As opposed to the higher pressure metamorphic mineral assemblages identified elsewhere in the northern Prince Charles Mountains, the metamorphic grade at Fisher Massif has only reached greenschist to lower amphibolite facies, and rock exposures show evidence for only relatively weak deformational events. Peak P-T estimates for the ~1000ma (M1) and ~500ma (M2) metamorphic events are 625 to 675°C at 4.5 to 5.3 kbar and 640 to 675°C at 3.8 to 4.5 kbar, respectively. Although M1 was accompanied by pervasive deformation (D1), followed by granite intrusion and a second deformation event (D2), M2 was purely a thermal event. Regional scale open folding, minor faulting and mylonite development occurred after M2.

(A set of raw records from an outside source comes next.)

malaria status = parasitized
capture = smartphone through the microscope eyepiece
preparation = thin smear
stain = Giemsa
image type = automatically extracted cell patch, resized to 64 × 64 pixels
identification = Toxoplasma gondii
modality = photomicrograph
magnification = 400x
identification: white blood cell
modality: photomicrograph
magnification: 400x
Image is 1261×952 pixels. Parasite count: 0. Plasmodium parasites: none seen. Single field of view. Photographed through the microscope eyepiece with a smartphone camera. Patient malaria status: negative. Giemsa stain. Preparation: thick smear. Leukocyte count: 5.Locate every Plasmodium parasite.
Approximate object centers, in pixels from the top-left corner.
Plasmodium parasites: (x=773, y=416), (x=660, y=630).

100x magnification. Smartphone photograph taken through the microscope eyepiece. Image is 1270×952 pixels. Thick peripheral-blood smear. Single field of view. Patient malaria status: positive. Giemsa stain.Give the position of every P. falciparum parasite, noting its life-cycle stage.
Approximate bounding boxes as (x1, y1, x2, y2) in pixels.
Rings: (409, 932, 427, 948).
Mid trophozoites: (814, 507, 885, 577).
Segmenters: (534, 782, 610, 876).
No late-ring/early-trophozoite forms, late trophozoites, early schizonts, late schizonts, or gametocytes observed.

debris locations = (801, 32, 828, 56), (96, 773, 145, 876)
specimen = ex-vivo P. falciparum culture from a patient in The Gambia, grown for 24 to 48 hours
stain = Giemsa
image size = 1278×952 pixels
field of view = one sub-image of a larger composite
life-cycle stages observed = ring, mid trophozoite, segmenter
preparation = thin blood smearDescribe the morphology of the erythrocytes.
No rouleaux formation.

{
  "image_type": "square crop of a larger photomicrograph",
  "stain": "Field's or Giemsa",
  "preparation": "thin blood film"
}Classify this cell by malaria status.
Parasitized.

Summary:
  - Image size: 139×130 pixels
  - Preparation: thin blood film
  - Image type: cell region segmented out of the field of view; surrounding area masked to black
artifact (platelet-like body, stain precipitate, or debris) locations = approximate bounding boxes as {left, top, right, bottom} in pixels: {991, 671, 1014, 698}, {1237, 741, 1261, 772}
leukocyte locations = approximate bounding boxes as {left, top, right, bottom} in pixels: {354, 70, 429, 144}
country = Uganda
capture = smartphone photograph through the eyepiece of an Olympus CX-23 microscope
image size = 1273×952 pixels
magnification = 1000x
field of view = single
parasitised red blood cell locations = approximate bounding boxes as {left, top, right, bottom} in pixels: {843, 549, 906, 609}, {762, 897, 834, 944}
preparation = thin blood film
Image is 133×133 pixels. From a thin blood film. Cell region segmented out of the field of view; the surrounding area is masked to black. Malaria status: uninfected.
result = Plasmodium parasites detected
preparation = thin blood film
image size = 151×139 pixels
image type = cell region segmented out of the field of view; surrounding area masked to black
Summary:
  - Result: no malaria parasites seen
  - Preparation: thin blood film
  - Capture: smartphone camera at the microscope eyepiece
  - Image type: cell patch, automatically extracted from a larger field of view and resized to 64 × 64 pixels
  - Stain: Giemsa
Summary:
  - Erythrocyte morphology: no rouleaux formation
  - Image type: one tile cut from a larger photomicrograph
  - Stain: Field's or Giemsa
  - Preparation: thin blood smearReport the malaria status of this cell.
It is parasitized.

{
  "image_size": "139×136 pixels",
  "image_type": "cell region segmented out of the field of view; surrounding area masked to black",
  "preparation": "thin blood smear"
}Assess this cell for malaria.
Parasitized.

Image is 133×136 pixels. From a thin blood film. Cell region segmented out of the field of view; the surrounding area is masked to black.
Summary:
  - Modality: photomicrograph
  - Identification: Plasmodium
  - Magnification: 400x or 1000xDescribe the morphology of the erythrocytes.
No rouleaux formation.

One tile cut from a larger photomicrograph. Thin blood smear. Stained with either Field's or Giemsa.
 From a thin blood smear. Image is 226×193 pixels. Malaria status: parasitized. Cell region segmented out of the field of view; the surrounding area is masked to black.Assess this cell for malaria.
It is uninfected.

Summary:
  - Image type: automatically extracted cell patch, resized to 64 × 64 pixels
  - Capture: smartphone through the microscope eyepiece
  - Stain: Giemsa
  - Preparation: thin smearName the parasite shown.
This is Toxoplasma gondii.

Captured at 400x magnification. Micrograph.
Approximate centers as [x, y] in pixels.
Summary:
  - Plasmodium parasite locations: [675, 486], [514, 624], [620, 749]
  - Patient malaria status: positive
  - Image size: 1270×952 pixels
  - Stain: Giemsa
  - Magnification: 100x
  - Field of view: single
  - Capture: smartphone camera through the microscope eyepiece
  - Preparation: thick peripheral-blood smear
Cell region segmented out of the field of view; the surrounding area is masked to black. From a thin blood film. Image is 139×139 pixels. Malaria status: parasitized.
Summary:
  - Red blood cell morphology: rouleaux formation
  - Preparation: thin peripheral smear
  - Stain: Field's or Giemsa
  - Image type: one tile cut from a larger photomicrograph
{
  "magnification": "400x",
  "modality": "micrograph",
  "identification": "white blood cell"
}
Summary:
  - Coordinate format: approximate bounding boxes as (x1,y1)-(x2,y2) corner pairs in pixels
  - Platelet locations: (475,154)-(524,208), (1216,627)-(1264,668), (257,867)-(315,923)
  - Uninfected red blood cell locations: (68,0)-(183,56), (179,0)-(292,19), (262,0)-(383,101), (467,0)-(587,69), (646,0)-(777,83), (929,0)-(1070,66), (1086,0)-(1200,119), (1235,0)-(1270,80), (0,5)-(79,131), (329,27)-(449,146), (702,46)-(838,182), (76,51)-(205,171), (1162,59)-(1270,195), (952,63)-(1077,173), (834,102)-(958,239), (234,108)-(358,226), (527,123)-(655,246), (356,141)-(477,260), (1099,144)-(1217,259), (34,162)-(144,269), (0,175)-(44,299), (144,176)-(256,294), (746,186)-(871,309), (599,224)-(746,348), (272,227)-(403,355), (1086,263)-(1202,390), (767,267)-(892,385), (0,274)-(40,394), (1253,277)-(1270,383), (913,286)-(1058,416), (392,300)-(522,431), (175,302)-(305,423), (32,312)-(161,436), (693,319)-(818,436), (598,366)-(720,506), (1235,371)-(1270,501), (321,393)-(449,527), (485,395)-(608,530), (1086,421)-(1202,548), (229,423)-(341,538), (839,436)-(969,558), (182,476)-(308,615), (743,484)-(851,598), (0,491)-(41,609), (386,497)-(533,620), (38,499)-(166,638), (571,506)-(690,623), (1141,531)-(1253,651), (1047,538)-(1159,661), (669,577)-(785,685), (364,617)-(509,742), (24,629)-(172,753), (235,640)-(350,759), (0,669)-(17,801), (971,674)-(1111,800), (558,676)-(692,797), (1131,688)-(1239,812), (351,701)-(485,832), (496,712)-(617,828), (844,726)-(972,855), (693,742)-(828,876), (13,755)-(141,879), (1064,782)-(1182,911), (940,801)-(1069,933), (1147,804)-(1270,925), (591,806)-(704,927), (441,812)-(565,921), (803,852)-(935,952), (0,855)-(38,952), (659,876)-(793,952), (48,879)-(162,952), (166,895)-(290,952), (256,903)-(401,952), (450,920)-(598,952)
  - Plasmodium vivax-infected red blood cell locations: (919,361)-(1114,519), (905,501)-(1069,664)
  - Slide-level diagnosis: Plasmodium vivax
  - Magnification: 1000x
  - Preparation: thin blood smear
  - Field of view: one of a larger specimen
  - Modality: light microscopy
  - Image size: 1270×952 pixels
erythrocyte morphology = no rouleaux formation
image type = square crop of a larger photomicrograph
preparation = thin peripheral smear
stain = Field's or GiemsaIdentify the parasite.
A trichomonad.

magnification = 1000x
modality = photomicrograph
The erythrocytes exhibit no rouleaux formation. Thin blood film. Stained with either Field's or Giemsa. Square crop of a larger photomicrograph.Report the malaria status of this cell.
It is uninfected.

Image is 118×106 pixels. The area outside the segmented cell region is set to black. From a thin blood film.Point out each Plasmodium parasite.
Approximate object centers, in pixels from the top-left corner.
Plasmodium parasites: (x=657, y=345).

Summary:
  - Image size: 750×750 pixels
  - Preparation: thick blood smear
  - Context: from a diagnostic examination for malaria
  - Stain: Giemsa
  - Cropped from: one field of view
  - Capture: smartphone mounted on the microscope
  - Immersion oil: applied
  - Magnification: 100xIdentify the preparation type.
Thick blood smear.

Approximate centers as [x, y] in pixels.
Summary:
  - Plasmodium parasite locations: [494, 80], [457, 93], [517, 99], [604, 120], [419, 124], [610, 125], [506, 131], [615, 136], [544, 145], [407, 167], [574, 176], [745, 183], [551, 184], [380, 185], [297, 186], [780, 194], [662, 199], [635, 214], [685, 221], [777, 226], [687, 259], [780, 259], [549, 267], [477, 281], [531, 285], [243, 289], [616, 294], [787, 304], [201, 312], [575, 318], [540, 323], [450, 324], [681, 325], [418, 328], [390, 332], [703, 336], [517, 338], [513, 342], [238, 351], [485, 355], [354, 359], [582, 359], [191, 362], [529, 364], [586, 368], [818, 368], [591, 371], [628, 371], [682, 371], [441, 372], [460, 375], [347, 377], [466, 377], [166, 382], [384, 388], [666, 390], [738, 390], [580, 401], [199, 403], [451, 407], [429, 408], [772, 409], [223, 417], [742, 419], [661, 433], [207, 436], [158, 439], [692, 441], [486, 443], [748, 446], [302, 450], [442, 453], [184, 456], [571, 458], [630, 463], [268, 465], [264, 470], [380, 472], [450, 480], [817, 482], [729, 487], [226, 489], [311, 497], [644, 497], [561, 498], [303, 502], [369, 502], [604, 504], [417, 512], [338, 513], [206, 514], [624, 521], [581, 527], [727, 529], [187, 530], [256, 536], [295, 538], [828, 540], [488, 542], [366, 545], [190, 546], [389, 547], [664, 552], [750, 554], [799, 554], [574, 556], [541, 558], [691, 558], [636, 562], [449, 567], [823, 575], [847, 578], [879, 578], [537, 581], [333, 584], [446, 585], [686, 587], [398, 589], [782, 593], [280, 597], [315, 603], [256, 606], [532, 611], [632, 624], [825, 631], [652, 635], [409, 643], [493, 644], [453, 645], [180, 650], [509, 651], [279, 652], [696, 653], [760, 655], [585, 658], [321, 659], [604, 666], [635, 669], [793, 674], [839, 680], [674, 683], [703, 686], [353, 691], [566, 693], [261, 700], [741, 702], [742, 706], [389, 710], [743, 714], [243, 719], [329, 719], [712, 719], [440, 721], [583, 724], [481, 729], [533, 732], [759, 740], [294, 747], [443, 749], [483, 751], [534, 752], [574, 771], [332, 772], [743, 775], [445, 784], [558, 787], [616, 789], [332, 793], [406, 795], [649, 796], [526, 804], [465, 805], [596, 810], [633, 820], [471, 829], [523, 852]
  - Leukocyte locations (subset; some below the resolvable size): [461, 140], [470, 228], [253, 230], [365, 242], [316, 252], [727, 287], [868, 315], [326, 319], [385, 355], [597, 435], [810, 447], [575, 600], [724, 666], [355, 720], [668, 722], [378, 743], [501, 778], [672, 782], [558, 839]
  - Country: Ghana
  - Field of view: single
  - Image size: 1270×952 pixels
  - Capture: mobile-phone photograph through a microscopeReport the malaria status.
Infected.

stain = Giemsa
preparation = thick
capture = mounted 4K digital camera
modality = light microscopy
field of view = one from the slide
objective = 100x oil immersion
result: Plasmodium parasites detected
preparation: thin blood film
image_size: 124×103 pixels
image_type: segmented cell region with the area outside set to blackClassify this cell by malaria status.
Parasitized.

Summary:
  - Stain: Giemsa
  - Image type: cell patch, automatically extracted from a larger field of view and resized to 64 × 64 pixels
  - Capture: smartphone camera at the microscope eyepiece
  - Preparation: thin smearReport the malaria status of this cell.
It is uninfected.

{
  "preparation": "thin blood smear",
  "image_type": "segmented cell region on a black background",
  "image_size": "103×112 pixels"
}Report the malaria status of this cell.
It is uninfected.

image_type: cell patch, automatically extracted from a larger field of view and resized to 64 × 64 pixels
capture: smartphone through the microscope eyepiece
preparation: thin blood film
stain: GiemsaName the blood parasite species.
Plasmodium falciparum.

Preliminary U-Pb zircon data which indicated a ~1300ma age of emplacement for the felsic and intermediate metavolcanic rocks of Fisher Massif, are consistent with the recent SHRIMP (Sensitive High Resolution Ion Microprobe) U-Pb zircon dating of a metadacite (1283+/-21ma) and a granodiorite (1293+/-28 Ma).
Beliatsky, B.V., Laiba, A.A. and Mikhalsky, E.V. (1994) U-Pb zircon age of the metavolcanic rocks of Fisher Massif (Prince Charles Mountains, East Antarctica). Antarctic Science6, 355-358.
Crowe, W. (1994) Geology, metamorphism and petrogenesis of the Fisher Terrane, Prince Charles Mountains, East Antarctica. Unpublished MSc. thesis, Australian National University. 234 pp.
Crowe, W. (1996) Geology of the Fisher Terrane, northern Prince Charles Mountains. Abstracts, Prince Charles Mountains Workshop, Melbourne, p. 26.
Kinny, P. D., Black, L. P. and Sheraton, J. W. (1997) Zircon U-Pb ages and geochemistry of igneous and metamorphic rocks from the northern Prince Charles Mountains, Antarctica. AGSO Journal of Australian Geology and Geophysics16, 637-654.
Mikhalsky, E.V., Sheraton, J.W., Laiba, A.A. and Beliatsky, B.V. (1996) Geochemistry and origin of Mesoproterozoic metavolcanic rocks from Fisher Massif, Prince Charles Mountains, East Antarctica. Antarctic Science 8, 85-104.